Vor diesem Hintergrund sympathisierte der damals 35-Jährige als Mitglied des ’Arbeitsrates für Kunst’ mit dem „Primat der Architektur“, sah die Kriegerdenkmäler am liebsten abgerissen und sein Metier als Mittel zur Revolutionierung der Gesellschaft. Zuvor hatte der Sohn des Geheimen Baurats Walter Gropius und Großneffe des preußischen Klassizismus-Vordenkers Martin Gropius an den Technischen Hochschulen in München und Oranienburg Architektur studiert.
Geradlinige Glasserie Modo von Jenaer Glas: Laut Hersteller „ein Glas wie große Architektur“ (Foto Jenaer Glas/Zwiesel Kristallglas AG)

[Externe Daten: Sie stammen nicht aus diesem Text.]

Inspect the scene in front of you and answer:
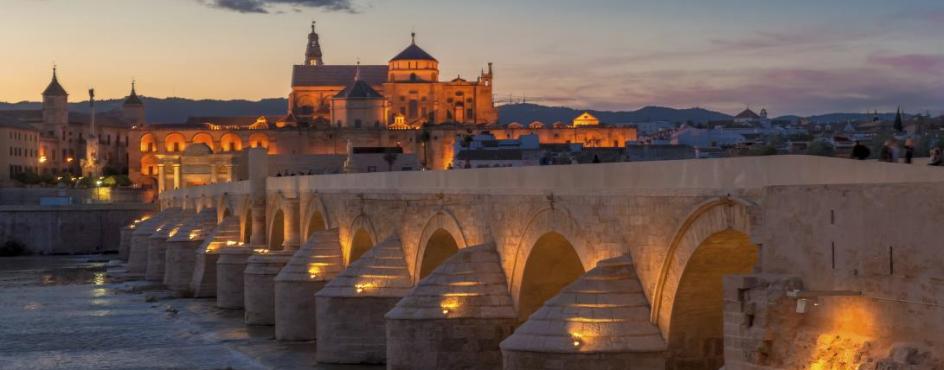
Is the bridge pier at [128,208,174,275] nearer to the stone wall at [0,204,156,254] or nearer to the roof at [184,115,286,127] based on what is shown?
the stone wall at [0,204,156,254]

Funktional: Die kubisch geformten Spielfiguren von Neef sind in Bauhaus-Tradition (Foto Naef Spiele AG, Schweiz)
TAC-Porzellangeschirr: Entwurf von Walter Gropius als Freund des Hauses und der Unternehmerfamilie Rosenthal (Foto: Rosenthal GmbH)
Obwohl er das Studium ohne Diplomabschluss abbrach, gelang ihm zunächst die Mitarbeit in einem renommierten Architekturbüro und dann die Selbstständigkeit als Industriedesigner und Architekt. Walter Gropius junior stieß zum ’Deutschen Werkbund’, einer wirtschaftskulturellen „Vereinigung von Künstlern, Architekten, Unternehmern und Sachverständigen“ und machte schnell von sich zu reden – durch eine Ausstellung für das neugegründete ’Deutsche Museum für Kunst in Handel und Gewerbe’, durch das Gestalten unter anderem von Inneneinrichtungen, Tapeten und Serienmöbeln und durch den richtungsweisenden Mitentwurf eines Fabrikneubaus. Jenes Fagus-Werk in Alfeld an der Leine leitete mit seiner Stahl- und Glasarchitektur die „Moderne Architektur“ ein, die auch unter den Begriffen „Neues Bauen“ oder „Neue Sachlichkeit“ firmierte.
Avantgarde + Einbauküche
Mit dem Ruf Gropius’ 1919 als Direktor an die Großherzoglich-Sächsische Hochschule für Bildende Kunst ins thüringische (!) Weimar erging die Umbenennung in ’Staatliches Bauhaus in Weimar’, 1925 der Umzug nach Dessau in Sachsen-Anhalt und 1933 die Schließung in Berlin auf Druck der Nationalsozialisten. Danach emigrierte Gropius zunächst nach England und dann in die USA, wo er im Jahr 1969 und damit fünfzig Jahre nach dem Ausrufen der „Bauhaus“-Bewegung starb.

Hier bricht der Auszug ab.